An Uber driver whose service was contracted by our correspondent far back in September, was called upon to convey him to the Eko Hotel and Suites last Sunday after other drivers on the firm’s app had declined to undertake the trip.

The driver had given this writer his phone number during the September trip to contact him directly anytime he needed a ride.
On Sunday, November 7, he agreed to embark on the journey to Victoria Island, Lagos, after negotiating a fee of N4,000 for the one-way trip.
One why he resorted to giving his passengers his phone numbers directly, instead of having them contact him through the app, the driver said dealing with passengers offline has been more profitable since he embarked on it.

“Oga, the company (Uber) is very greedy. How can they be charging as much as 25% commission on every trip i make. You can imagine, they would have taken N1,000 from the N4,000 I charged you if the transaction was done online.

“Yet, i still have other services to pay for. The least fuel i can use from here (Olaniyi in New Oko-Oba, Agege) to Eko Hotel is N1,000. That is because the car is relatively new and is fuel efficient, as well as the fact that today is Sunday with less traffick.

“That is N2,000 less of the N4,000 I charged you. We have not even talked of the weekly payments of N40,000 I normally make for the car as I got it on hire purchase.

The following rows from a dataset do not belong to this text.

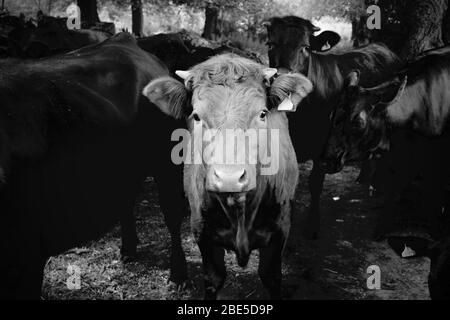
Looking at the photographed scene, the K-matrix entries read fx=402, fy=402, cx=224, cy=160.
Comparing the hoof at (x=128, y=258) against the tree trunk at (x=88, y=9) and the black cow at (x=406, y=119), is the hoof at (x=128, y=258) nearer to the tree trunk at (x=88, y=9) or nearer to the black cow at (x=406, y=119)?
the black cow at (x=406, y=119)

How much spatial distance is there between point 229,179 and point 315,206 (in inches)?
113

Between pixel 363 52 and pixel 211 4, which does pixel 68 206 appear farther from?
pixel 211 4

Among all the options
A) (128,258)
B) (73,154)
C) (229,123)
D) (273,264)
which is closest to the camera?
(229,123)

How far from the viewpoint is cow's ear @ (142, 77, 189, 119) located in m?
2.96

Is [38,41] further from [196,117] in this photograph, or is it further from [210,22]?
[210,22]

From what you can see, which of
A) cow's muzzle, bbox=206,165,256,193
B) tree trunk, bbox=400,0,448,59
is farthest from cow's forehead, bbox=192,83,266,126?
tree trunk, bbox=400,0,448,59

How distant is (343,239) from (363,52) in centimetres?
315

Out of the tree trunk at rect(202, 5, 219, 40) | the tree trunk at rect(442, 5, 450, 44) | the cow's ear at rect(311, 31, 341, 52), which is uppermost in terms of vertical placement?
the tree trunk at rect(202, 5, 219, 40)

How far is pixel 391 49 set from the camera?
6934 mm

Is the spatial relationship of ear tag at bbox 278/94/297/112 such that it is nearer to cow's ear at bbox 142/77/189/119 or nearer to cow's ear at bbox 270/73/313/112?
cow's ear at bbox 270/73/313/112

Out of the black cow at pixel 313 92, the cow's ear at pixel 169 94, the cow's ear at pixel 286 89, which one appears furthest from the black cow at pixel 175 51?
the cow's ear at pixel 286 89

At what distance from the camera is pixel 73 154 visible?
9.32 ft

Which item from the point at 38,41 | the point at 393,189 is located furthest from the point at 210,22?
the point at 393,189

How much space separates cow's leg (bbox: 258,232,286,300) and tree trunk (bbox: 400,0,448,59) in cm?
413
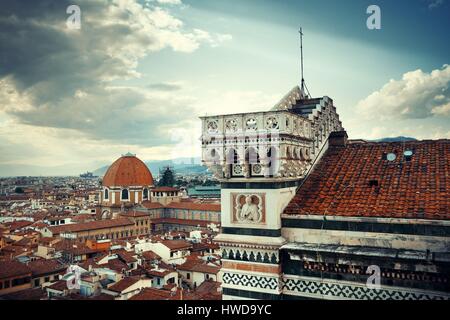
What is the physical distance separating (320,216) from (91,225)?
4372cm

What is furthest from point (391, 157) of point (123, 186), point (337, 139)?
point (123, 186)

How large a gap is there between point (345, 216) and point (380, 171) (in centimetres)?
142

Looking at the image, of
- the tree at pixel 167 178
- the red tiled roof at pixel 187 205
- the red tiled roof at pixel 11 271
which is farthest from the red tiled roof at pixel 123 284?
the tree at pixel 167 178

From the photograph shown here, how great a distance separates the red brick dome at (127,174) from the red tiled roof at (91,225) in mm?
10775

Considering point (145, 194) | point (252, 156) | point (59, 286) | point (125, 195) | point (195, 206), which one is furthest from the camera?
point (145, 194)

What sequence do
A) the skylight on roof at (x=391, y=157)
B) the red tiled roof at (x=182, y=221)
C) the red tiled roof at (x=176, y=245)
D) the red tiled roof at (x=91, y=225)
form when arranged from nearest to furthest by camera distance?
1. the skylight on roof at (x=391, y=157)
2. the red tiled roof at (x=176, y=245)
3. the red tiled roof at (x=91, y=225)
4. the red tiled roof at (x=182, y=221)

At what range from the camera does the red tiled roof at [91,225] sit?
137 ft

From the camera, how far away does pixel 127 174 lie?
62.6 meters

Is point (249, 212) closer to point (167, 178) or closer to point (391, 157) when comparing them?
point (391, 157)

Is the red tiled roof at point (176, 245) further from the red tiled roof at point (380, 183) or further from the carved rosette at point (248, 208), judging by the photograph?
the carved rosette at point (248, 208)

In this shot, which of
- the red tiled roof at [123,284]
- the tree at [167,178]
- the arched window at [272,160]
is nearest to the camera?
the arched window at [272,160]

“By the time all deductions are made, I will be lucky to be left with N500 profit on this trip. So, I prefer operating offline as I make more money fixing the price and without paying commissions to anyone”, disclosed the Uber driver.

Another driver working on tge Bolt platform, Bayo James (not real names), said more drivers will continue to cut corners as long as the commission charged by ride-hailing firms remain high.

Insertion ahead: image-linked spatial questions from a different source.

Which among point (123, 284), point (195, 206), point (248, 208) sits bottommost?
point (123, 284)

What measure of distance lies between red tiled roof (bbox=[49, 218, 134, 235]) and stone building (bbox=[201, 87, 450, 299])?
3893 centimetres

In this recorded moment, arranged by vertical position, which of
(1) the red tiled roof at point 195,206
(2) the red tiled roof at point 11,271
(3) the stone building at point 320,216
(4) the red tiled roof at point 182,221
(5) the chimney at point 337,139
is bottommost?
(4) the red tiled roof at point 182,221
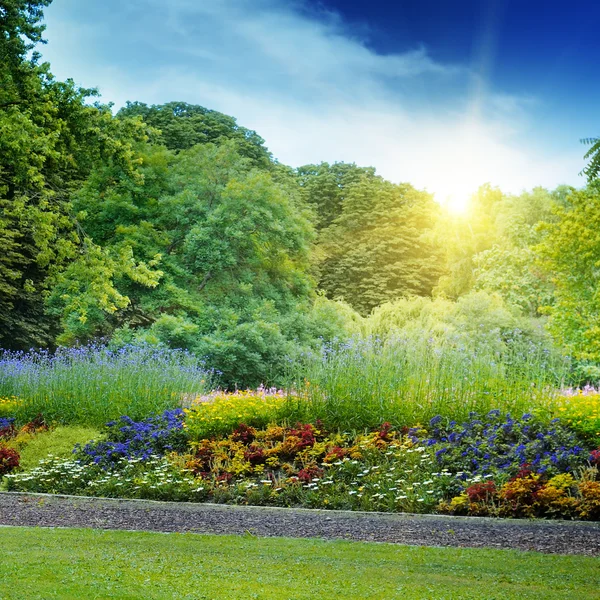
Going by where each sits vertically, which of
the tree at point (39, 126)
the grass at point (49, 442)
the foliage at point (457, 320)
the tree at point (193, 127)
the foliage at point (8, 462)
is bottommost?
the foliage at point (8, 462)

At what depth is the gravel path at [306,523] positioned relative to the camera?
5.54 m

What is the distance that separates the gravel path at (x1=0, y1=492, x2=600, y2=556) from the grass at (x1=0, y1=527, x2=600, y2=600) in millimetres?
396

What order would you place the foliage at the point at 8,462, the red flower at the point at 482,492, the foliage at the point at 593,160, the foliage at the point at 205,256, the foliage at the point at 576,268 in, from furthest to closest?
the foliage at the point at 576,268 → the foliage at the point at 205,256 → the foliage at the point at 8,462 → the red flower at the point at 482,492 → the foliage at the point at 593,160

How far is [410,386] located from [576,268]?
12.0 meters

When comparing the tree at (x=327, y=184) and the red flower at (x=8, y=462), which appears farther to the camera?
the tree at (x=327, y=184)

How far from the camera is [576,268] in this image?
19594mm

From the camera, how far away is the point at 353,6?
8383 millimetres

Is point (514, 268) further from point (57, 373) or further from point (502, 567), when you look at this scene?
point (502, 567)

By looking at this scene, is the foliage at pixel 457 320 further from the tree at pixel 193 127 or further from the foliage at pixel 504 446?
the foliage at pixel 504 446

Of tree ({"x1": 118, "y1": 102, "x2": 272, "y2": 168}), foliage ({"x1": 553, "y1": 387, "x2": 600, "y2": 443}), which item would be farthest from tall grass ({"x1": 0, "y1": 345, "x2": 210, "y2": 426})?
tree ({"x1": 118, "y1": 102, "x2": 272, "y2": 168})

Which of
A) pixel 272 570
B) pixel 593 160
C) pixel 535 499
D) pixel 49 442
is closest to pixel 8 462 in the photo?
pixel 49 442

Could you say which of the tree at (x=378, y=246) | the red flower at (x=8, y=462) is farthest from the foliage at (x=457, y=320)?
the red flower at (x=8, y=462)

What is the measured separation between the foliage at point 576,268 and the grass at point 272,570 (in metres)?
14.5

“We (drivers) will continue to make losses as long as the firms we operate on their platforms refuse to reduce their commissions.

“When the price of petrol was lower, they were taking 20% commission. Now that fuel sells for N165, they still want to be collecting 20% on every trip that we make. Though, I am not involved in the act, the high commission is serving as an incentive to some of my colleagues who indulged in the act”, declared the driver.

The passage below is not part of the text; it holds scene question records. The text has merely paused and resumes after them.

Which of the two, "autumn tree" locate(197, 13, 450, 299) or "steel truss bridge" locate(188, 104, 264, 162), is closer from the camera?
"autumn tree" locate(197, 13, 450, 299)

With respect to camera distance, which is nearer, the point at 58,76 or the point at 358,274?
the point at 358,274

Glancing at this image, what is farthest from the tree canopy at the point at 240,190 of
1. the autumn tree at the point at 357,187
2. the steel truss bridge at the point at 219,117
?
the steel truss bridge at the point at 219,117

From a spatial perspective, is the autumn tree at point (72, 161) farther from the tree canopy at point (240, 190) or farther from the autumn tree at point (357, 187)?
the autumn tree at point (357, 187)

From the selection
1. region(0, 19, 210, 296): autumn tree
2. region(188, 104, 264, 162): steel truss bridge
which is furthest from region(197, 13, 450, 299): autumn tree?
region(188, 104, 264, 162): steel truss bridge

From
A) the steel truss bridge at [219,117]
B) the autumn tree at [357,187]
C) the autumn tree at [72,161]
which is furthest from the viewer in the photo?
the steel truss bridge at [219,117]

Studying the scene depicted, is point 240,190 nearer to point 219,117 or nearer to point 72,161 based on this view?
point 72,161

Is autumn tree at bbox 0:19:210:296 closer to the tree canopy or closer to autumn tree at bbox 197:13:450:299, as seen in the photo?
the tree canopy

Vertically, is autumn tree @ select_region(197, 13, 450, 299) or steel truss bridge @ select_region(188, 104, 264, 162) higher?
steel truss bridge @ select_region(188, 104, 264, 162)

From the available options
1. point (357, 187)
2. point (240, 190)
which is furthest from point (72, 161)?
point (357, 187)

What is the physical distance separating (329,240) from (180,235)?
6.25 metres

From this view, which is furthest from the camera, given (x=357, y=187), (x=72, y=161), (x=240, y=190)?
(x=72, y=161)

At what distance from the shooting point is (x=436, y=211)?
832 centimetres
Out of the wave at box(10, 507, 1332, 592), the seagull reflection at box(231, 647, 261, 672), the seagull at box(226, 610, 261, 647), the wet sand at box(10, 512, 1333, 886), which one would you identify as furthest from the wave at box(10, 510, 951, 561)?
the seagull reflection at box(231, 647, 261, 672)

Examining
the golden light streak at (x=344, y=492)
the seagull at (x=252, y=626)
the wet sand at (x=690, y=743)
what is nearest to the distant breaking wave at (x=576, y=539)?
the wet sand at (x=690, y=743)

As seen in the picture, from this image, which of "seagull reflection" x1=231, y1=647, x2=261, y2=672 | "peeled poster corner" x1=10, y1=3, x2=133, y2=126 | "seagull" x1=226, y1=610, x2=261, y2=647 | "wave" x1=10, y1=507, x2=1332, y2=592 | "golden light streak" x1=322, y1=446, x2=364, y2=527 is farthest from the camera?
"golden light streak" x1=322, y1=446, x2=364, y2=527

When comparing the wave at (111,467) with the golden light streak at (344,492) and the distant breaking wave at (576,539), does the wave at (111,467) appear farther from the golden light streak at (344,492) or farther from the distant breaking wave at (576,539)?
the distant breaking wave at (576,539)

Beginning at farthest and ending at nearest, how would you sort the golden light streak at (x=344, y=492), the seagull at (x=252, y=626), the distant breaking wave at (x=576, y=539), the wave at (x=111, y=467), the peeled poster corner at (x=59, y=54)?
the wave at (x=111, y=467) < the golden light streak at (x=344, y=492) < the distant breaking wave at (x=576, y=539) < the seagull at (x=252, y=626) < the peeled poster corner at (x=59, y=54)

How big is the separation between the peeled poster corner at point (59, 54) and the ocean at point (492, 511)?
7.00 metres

Another ride-hailing driver who refused to disclose the e-hailing firm he works for, confessed to BH that he started working offline since March 2021 after a colleague introduced him to the trick.

“I won’t lie to you, I am also involved. But I am very careful in choosing who I do business with. Normally, we assess our passengers, and only give our numbers to friendly and respectable looking men and women to call on us whenever they need our services.

“Some, particularly those living in our neighbourhood, even asked for our numbers in case they want to contact us. We do take or pick them from airports. So, why should I pay my operator a commission for a trip that didn’t originate from them”, he queried.

The National President of the Professional E-hailing Drivers and Partners Association, Idris Shonuga, said that the conditions under which ride-hailing drivers are operating are not profitable.

“After daily expenditure of N4,950 on fuel and deductions of around N3,750 by Uber and Bolt, drivers may be left with as little as N6,300 for 10-15 hours’ work.

“Unfortunately, many of the drivers do not own the cars they use for the e-hailing business and also have to pay weekly or monthly fees to the car owners. At the end of the day, we (drivers) go home with virtually nothing. It is very tough for people who are driving for others,” Shonuga noted.

However, a staff of Uber, one of the e-hailing firms, advised drivers to desist from the practise of working online to attract more income, warning that the practise exposes them to high risks of attacks.

“In their own interest, they should desist from the act as it is very dangerous. It exposes them to serious risk as they cannot ne monitored, even when they are in harms way.
“Several cases have been recorded where some of these drivers were brutally attacked, or even killed by criminally minded passengers they picked while offline.

“Unfortunately, we could not help them on most occasions because we could not trace them as their trackers have been switched off.
“Be rest assured that measures are being put in place to check such unprofessional acts”, the Uber representative assured.